I currently work for a company in the construction industry obviously hurting with the current economy. My employer gathered all "salaried" employees and forced us to sign a form "volunteering" to take days off without pay... I don't believe I am an exempt employee as I do not manage anyone and my salary is my only compensation.
Does my employer owe me for these days off? Also, my fellow co-workers and I work an average 45-50 hour work week yet we are never given overtime pay. I have never been paid overtime since I started in 2006. Am I due this compensation as well?
If so, what action could/should I take with this being in the state of Arizona??
Answers (1)
You have asked two questions that have nothing to do with one another. First, an employer can reduce your work days as your employer has, regardless of whether you are salaried or hourly (I assume you are an "at-will" employee as most private sector employees are).
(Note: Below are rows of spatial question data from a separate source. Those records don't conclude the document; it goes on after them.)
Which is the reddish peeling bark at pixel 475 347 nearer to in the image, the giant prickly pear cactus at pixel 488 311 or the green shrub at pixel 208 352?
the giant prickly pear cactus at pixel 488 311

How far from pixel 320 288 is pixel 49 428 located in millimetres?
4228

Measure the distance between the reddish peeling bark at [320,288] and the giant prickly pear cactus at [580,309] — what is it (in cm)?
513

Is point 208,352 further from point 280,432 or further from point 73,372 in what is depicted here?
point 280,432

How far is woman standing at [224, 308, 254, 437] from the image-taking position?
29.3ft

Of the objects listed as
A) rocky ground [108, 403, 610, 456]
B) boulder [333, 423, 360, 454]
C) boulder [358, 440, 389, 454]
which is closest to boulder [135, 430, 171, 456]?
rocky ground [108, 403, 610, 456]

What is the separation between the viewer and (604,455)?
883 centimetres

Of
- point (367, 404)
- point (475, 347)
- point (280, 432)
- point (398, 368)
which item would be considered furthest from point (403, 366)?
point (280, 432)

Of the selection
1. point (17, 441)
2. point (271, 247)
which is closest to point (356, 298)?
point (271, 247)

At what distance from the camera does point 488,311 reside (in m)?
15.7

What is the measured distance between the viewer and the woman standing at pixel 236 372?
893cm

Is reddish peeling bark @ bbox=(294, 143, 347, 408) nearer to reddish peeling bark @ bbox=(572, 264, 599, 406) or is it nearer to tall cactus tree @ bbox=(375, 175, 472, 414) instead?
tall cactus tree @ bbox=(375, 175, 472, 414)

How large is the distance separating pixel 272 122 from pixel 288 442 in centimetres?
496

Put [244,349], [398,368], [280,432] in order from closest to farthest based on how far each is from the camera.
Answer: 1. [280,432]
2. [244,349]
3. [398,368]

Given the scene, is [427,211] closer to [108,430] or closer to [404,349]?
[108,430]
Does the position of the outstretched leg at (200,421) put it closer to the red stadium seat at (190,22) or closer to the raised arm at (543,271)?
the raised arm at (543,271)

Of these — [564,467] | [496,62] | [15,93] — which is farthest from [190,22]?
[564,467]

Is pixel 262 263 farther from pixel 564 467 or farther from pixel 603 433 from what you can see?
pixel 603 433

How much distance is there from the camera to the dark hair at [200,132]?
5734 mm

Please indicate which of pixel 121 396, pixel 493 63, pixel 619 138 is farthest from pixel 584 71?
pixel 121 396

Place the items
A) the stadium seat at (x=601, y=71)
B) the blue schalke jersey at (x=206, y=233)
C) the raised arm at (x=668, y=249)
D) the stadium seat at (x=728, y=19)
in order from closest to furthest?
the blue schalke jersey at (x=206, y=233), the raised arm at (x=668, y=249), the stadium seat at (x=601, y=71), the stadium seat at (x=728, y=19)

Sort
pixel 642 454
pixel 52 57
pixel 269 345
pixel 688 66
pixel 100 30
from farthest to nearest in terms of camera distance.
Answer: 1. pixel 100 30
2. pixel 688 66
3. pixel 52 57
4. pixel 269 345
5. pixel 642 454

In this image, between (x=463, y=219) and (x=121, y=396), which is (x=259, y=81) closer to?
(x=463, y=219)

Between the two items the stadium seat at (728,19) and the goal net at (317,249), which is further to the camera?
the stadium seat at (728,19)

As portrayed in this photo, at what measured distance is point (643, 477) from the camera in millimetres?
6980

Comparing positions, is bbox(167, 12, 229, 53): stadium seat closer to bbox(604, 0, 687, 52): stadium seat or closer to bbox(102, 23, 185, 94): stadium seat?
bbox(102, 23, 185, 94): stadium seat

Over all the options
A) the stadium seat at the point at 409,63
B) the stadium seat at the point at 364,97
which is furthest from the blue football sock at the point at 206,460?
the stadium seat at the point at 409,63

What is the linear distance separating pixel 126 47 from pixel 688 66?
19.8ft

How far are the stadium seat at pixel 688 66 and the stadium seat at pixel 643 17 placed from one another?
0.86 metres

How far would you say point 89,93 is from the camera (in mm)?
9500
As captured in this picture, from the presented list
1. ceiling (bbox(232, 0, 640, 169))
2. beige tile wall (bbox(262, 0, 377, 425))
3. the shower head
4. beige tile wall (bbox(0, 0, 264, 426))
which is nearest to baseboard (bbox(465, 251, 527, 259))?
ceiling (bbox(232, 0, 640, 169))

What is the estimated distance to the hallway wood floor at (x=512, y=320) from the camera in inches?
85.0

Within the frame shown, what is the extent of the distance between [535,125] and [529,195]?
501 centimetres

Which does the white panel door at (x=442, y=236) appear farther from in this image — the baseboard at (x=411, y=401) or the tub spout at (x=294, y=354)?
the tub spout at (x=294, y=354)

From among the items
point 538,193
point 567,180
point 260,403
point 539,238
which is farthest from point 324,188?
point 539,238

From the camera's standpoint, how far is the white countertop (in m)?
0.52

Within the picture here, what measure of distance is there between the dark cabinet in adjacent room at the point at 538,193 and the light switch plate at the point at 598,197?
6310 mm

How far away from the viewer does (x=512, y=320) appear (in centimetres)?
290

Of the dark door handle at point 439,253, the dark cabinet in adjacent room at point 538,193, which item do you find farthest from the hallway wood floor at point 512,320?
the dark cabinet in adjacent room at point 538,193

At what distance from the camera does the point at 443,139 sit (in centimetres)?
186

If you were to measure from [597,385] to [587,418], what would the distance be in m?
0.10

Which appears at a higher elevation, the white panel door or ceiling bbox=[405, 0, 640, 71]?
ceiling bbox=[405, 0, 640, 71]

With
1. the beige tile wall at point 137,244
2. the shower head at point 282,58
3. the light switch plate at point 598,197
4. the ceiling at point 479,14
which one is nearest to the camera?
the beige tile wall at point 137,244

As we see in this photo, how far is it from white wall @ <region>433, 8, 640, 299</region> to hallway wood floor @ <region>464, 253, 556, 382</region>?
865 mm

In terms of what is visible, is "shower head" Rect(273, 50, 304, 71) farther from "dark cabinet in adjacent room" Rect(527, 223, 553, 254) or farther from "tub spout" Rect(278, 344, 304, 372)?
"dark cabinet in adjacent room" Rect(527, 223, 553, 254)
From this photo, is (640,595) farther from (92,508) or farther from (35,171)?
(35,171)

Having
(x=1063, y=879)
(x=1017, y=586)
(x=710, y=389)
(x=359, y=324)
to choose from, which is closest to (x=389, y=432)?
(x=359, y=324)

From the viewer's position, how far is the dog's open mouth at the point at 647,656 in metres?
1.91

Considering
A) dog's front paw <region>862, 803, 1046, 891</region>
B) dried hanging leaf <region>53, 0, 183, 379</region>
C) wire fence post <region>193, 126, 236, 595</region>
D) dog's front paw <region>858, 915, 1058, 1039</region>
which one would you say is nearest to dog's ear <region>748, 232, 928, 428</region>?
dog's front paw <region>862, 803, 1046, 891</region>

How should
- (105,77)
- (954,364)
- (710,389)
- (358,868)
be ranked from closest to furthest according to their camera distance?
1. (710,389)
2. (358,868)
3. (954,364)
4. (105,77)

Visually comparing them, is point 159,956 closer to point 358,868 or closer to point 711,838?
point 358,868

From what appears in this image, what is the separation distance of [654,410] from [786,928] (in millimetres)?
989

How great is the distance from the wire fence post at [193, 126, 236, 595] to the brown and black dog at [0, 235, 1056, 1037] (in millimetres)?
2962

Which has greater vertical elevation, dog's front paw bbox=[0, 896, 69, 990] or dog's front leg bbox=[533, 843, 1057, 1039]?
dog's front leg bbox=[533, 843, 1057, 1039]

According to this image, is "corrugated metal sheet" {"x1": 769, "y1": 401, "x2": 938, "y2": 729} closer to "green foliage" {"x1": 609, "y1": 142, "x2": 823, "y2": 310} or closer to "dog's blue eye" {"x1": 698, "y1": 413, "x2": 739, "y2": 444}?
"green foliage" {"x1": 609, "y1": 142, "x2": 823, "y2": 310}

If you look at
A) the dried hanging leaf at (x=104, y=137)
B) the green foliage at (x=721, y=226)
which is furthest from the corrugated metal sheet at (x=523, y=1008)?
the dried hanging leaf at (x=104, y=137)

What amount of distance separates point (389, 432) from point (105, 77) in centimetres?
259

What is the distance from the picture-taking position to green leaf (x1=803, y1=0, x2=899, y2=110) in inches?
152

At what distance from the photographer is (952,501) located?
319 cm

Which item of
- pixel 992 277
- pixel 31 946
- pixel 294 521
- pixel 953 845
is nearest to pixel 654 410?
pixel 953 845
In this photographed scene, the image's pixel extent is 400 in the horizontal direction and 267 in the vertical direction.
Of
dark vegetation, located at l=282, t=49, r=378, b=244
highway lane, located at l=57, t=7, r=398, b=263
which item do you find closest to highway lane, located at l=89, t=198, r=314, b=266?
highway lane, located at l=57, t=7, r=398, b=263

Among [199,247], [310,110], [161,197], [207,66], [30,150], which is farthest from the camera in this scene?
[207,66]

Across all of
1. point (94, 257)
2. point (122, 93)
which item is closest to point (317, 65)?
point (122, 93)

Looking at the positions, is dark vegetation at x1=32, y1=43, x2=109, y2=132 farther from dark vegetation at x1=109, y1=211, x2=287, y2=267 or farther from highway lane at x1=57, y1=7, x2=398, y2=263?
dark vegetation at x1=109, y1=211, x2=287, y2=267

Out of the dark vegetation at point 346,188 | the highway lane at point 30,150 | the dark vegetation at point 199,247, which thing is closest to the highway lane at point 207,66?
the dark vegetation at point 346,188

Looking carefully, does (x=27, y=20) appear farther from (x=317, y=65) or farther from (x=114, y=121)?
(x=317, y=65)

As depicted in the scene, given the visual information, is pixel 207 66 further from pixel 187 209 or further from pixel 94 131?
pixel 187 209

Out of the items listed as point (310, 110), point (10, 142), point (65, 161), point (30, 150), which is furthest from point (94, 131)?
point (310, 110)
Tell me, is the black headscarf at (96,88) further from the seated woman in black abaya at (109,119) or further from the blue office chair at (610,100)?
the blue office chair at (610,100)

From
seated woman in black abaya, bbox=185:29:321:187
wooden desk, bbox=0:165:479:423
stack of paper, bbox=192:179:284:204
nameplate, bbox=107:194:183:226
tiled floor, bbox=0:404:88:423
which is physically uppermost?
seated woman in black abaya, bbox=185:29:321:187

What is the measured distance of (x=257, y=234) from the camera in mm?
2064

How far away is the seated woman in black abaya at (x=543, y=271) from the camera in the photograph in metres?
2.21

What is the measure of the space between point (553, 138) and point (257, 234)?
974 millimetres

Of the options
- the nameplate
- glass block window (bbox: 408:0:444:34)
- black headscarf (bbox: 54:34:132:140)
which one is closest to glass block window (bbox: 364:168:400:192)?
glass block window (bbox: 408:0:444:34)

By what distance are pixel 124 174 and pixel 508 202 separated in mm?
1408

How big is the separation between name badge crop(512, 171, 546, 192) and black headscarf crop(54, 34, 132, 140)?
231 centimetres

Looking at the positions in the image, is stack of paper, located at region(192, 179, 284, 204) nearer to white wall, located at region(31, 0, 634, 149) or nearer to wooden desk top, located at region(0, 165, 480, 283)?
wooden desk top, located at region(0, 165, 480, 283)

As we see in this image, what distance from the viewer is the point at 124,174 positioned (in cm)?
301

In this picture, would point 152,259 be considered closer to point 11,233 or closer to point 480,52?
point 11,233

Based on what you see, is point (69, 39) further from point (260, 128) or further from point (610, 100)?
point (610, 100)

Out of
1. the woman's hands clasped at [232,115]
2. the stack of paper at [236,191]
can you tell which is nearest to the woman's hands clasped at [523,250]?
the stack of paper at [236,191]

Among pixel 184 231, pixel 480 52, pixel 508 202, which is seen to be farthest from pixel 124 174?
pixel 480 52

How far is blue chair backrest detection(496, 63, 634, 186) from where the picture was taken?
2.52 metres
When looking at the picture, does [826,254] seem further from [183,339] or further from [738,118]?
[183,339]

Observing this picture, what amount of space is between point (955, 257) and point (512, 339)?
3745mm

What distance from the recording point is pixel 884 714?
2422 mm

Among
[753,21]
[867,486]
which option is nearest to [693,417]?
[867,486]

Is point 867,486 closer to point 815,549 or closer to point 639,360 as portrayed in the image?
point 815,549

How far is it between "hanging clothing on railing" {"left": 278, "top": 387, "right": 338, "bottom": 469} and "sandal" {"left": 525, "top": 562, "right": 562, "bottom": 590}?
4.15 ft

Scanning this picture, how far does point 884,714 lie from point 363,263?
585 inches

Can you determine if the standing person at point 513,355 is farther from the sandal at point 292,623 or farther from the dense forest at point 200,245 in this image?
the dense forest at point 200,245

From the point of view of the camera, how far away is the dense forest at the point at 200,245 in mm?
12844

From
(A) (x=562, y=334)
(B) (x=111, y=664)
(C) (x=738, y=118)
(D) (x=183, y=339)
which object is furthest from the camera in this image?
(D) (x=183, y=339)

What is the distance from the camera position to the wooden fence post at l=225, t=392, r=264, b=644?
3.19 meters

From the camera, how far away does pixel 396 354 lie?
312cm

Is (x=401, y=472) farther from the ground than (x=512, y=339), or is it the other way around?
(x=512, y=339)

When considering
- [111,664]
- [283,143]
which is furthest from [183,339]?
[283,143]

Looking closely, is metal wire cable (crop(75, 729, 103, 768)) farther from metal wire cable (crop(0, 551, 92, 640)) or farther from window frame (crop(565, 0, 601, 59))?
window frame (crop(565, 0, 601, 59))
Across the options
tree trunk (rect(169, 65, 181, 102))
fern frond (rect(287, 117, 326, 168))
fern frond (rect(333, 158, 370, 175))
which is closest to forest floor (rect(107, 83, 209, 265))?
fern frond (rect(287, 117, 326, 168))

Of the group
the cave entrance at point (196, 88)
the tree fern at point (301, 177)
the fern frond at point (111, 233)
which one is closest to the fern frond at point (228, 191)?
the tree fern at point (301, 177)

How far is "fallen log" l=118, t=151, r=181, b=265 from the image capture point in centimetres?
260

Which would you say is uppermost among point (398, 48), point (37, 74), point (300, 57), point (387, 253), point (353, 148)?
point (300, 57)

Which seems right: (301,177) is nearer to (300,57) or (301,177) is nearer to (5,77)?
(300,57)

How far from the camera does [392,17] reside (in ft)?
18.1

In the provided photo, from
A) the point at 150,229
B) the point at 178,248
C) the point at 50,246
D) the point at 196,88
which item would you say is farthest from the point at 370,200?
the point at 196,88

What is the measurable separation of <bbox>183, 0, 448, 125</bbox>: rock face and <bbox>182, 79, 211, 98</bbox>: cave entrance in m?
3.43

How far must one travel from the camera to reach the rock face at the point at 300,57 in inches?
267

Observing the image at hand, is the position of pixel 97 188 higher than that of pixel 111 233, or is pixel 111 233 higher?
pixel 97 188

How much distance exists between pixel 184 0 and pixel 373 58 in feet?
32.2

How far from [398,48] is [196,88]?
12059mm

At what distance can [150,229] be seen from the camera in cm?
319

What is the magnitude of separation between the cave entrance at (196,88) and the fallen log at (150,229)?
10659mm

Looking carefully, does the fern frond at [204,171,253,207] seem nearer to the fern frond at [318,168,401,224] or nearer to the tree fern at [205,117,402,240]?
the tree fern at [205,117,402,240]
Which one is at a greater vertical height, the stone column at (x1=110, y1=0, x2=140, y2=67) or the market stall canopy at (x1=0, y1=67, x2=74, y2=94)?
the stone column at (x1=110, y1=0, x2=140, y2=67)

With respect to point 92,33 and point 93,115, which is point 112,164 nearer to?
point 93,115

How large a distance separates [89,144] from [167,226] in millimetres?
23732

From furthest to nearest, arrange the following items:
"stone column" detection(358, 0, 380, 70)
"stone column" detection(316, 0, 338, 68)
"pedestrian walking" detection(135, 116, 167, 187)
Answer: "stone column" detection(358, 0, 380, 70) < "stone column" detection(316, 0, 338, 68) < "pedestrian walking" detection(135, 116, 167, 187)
The second question is a bit more complicated. Exempt employees are not limited to managerial employees. There are a number of other categories of exempt employees. Whether your position falls within one of those exemptions requires a review of your job description and your actual duties.
If it turns out you are not an exempt employee, you have two options. You can make a complaint with the U.S. Department of Labor or you can file suit under the Fair Labor Standards Act to recover the unpaid overtime and liquidated damages. The fact that you work in Arizona has nothing to do with your question. The FLSA is a federal law and the U.S. Department of Labor is a federal agency. The law is the same in all states.
Be prepared for a surprise when you go to calculate your overtime pay. Since you are a salaried employee, even if you are non-exempt, your overtime pay has to be based on your salary, which is an annual, monthly or weekly rate of pay. This means that You have already been paid for all the hours you worked, and your claim is only for the extra due for hours over 40 in a given week. For example, if you work 40 hours in a week and are paid a weekly salary of $400, your hourly rate for that week is $10/hr. If you work 50 hours, your salary is still $400, so your hourly rate for that week is $8/hr. You are entitled to an extra $4 per hour for each hour over 40 in that week, so that amounts to 10x4 or $40. Next week's hourly rate depends on how many hours you work for that week. For a 60 hour week, your effective hourly rate is $400/60, or $6.66 per hour. Your overtime claim for that week would be 20 hours x 1/2 of $6.66, or $66.60. Not nearly what you might expect.